### DOCUMENT SEGMENT

+++

Recently, I was asked if I could answer some questions about Hive to Home Beeswax Wraps for a Business Development class. They were looking to learn more about online e-commerce.
I thought it would be fun to share these questions and answers. Maybe you'll learn something new about Hive to Home, or myself, Chelsey.
What was your career path that led you to start Hive to Home Beeswax Wraps?
I have a passion for waste and much of my experience has either focused on waste or has provided opportunities to dabble in it. I went to Dalhousie University for a Bachelor of Science with a double major in Environmental Science and Environment, Sustainability, and Society. After university I went on to work for the Halifax Seaport Farmers' Market. I started as Customer Service, primarily working in the farmers' market. It was a great entry point where I got to know amazing local makers and producers. I worked for the Seaport farmers market for a few years and when I left I was a Market Specialist, primarily focusing on applications, market layout, food safety, license agreements and got to dabble in the waste. We were a small tight knit team and I so loved my time there. It was really special being able to work for the oldest farmers' market in North America and showcase Nova Scotia makers. One day, after my time at The Market, I looked in my fridge and realized how much plastic there was. I knew better. I started making beeswax wraps for myself as an alternative to plastic. Soon friends and family wanted them, and demand grew organically. One day Colleen Jones of CBC, contacted me and asked to interview me about the beeswax wraps. This was very special to me because my grandfather was a cameraman for CBC and had worked with Colleen Jones. Of course, Colleen didn't know this at the time because I've taken on a new last name, but we were able to reminisce together in person. The interview was aired and shared by other channels like The Weather Network and that took Hive to Home to the next step. I had to quickly build a website, learn shipping, social media, packaging, store relations, supply sourcing at greater volumes, and much more.

+++

### DATA FOR ANALYSIS
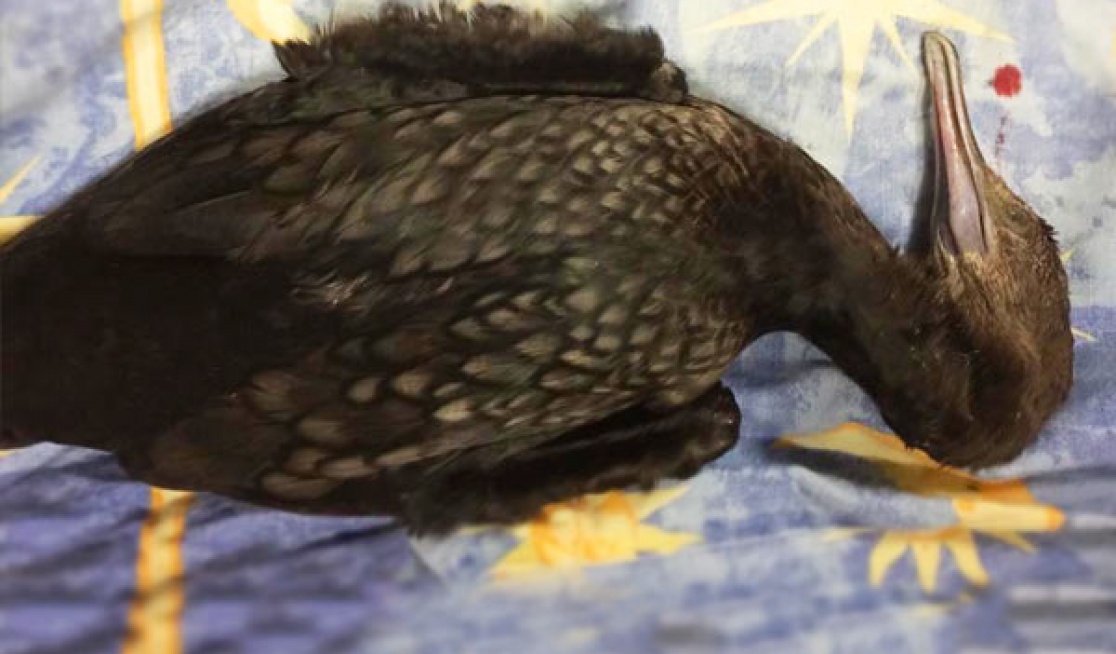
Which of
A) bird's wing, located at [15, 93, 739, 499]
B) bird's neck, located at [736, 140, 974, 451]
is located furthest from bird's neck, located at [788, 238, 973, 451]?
bird's wing, located at [15, 93, 739, 499]

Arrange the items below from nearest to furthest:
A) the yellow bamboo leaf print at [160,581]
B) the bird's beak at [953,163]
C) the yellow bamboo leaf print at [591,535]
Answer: the yellow bamboo leaf print at [160,581] → the yellow bamboo leaf print at [591,535] → the bird's beak at [953,163]

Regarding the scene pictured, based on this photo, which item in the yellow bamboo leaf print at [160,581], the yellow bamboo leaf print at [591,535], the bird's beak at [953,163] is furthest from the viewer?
the bird's beak at [953,163]

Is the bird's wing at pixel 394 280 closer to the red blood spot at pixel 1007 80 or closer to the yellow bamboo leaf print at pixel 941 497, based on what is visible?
the yellow bamboo leaf print at pixel 941 497

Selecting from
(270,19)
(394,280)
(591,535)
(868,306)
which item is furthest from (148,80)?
(868,306)

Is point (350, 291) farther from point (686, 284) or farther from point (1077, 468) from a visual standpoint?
point (1077, 468)

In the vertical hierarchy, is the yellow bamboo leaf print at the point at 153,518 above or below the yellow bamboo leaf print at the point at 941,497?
above

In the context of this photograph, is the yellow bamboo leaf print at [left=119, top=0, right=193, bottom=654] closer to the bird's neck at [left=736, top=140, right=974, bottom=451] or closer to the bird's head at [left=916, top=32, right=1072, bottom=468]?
the bird's neck at [left=736, top=140, right=974, bottom=451]

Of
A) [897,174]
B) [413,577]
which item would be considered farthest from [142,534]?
[897,174]

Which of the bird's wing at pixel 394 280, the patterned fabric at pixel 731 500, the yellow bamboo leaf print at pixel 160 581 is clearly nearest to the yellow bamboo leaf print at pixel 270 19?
the patterned fabric at pixel 731 500
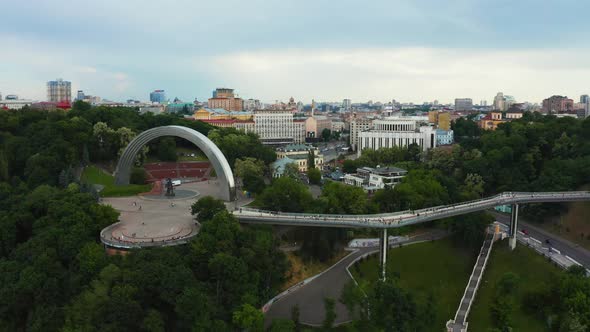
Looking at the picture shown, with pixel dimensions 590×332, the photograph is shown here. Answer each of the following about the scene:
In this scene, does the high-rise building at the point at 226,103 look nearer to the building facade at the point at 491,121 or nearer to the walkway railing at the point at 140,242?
the building facade at the point at 491,121

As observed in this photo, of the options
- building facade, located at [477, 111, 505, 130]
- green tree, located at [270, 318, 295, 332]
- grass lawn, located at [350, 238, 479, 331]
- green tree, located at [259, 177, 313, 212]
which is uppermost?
building facade, located at [477, 111, 505, 130]

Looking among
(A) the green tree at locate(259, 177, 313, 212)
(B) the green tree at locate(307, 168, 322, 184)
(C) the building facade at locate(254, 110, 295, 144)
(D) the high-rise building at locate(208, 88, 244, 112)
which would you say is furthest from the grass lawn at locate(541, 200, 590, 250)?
(D) the high-rise building at locate(208, 88, 244, 112)

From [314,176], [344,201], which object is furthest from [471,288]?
[314,176]

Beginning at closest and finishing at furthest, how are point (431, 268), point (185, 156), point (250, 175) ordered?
Result: point (431, 268), point (250, 175), point (185, 156)

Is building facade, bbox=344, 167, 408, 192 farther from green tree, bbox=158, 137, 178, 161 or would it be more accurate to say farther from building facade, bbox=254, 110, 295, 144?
building facade, bbox=254, 110, 295, 144

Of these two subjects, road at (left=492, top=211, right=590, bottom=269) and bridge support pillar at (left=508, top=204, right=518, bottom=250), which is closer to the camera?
road at (left=492, top=211, right=590, bottom=269)

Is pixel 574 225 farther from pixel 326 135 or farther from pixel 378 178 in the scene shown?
pixel 326 135

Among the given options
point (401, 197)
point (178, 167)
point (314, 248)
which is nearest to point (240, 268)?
point (314, 248)
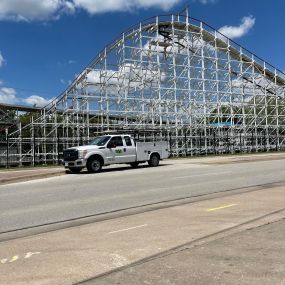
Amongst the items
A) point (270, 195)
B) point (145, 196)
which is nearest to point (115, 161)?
point (145, 196)

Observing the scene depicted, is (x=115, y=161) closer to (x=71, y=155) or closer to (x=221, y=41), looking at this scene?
(x=71, y=155)

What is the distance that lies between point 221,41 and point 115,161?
27.3 meters

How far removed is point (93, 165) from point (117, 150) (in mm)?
1975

+++

### TASKS TO CARRY OUT
(a) In the Hive to Home interview, swap "Business Development" for "Marketing" and write out the passage starting with "Recently, I was" and going on through "about online e-commerce.".
(b) In the Hive to Home interview, what job did Chelsey's grandfather hold at CBC?
The lines after the Hive to Home interview are separate material with no connection to it.

### ANSWERS BY ITEM
(a)
Recently, I was asked if I could answer some questions about Hive to Home Beeswax Wraps for a Marketing class. They were looking to learn more about online e-commerce.

(b) He was a cameraman for CBC.